→ Excerpted text
===
During calendar year 2003 the national unemployment rate peaked at 6.3% in June and dropped to 5.7% by December. When examining individual state unemployment rates, however, twelve states had unemployment rates at, or in excess of, 6.0% in November 2003. Of these, three states (Alaska, Michigan, and Oregon) had unemployment rates of 7.0% or higher.
Information collected during the 2003 survey continued to show that, generally, vacancies of direct-care workers continued to be a serious workforce issue for most states. This trend has continued since the first survey conducted in 1999 and in subsequent surveys conducted during both strong and declining economic periods. It is worth noting that the severity of direct-care worker vacancy rates did diminish for some states: in 2003, 79% of the 44 states responding to the survey indicated that high vacancy rates continue, compared to 88% of states in 1999 and 86% of states in 2002. Thus, the recent high unemployment rates may have contributed to improved vacancy rates in some states. It will be interesting to observe whether those workers who were attracted to enter (or re-enter) direct care during the recession because of limited job opportunities, remain in the field once the overall job market significantly improves.
However, responses received from states re-affirm that the economy is not the primary factor impacting serious vacancies of direct-care workers. Repeating trends found in previous surveys, both the state with the highest unemployment rate as of November 2003 (Alaska at 7.5%) and the state with the lowest unemployment rate (North Dakota at 3.2%) reported serious direct-care workforce vacancies.
===
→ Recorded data
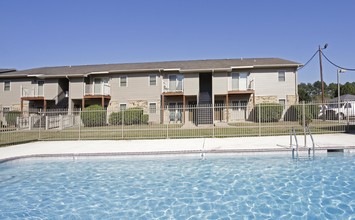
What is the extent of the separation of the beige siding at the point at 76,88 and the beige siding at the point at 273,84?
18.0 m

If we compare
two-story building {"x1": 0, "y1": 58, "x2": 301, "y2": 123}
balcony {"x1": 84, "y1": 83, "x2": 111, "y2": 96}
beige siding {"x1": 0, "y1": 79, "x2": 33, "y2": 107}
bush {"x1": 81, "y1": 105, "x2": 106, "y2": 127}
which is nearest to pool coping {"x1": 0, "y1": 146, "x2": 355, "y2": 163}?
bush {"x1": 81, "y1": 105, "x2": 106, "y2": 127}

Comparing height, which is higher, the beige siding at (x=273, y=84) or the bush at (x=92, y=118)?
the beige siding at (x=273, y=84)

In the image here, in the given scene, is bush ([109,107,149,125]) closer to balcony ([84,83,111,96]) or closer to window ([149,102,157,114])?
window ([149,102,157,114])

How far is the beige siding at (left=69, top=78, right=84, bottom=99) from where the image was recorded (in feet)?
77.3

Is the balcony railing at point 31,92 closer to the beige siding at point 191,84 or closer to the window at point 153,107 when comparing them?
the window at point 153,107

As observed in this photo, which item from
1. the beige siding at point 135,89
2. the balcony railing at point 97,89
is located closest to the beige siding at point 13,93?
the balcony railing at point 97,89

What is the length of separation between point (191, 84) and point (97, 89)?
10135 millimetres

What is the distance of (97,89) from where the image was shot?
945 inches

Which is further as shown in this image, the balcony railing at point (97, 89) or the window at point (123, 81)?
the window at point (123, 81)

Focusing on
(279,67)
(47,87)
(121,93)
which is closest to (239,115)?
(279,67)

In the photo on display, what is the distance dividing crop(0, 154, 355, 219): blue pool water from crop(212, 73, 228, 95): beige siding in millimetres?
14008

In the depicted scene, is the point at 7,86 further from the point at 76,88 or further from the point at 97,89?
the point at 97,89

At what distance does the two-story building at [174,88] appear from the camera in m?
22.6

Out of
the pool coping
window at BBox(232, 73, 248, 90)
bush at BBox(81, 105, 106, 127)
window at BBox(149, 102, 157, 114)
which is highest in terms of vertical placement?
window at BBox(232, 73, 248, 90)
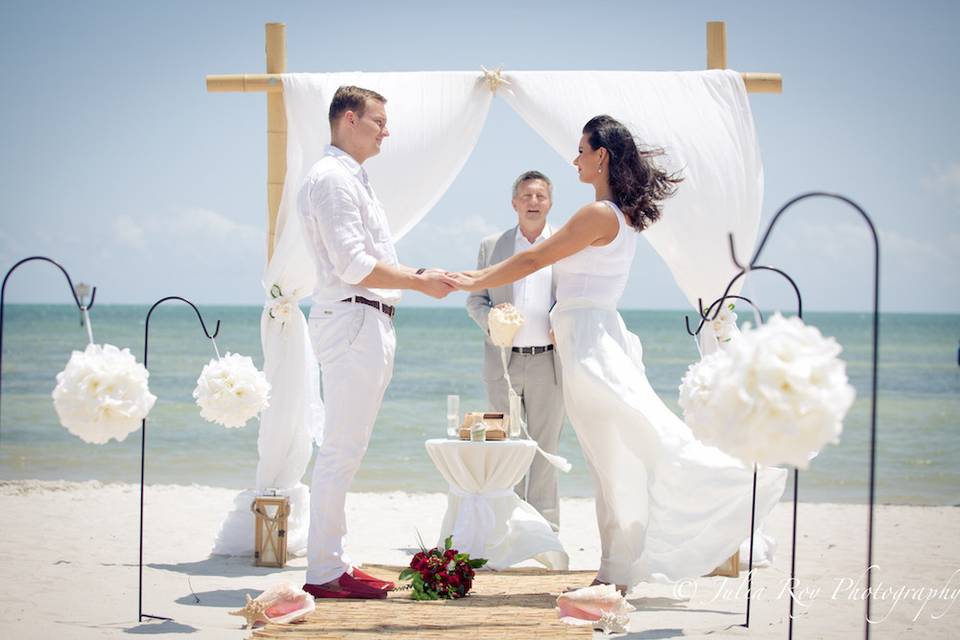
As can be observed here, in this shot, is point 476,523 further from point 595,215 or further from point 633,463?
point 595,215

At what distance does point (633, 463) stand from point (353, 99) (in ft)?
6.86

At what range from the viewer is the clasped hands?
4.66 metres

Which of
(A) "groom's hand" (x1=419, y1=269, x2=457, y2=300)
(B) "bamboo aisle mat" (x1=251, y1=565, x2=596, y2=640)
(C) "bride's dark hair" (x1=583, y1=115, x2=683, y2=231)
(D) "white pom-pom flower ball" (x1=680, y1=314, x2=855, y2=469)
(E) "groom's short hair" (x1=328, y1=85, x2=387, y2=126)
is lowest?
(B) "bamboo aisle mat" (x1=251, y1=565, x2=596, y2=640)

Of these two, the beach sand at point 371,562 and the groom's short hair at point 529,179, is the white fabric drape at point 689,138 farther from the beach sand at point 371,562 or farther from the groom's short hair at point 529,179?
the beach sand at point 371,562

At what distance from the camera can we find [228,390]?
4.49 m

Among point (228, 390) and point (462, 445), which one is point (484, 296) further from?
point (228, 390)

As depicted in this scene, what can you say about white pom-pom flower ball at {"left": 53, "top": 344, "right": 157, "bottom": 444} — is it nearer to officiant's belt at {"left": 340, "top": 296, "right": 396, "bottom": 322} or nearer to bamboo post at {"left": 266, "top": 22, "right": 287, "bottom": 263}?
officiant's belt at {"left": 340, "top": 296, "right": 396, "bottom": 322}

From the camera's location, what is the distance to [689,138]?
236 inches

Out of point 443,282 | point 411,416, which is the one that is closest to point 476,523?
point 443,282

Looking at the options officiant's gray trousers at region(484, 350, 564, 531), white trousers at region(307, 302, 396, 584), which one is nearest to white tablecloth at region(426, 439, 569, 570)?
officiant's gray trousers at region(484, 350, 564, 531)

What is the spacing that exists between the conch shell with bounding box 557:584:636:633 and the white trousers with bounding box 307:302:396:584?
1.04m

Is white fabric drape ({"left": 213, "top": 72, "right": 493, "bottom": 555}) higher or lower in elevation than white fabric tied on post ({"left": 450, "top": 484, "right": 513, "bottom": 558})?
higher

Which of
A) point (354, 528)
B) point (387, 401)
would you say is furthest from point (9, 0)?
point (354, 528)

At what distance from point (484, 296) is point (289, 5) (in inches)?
===
→ What the task requires
Could you rewrite the direct-care vacancy text from "However, responses received" up to and including "direct-care workforce vacancies.", changing "economy" to "labor market"? This data was drawn from a separate source.

→ Reply
However, responses received from states re-affirm that the labor market is not the primary factor impacting serious vacancies of direct-care workers. Repeating trends found in previous surveys, both the state with the highest unemployment rate as of November 2003 (Alaska at 7.5%) and the state with the lowest unemployment rate (North Dakota at 3.2%) reported serious direct-care workforce vacancies.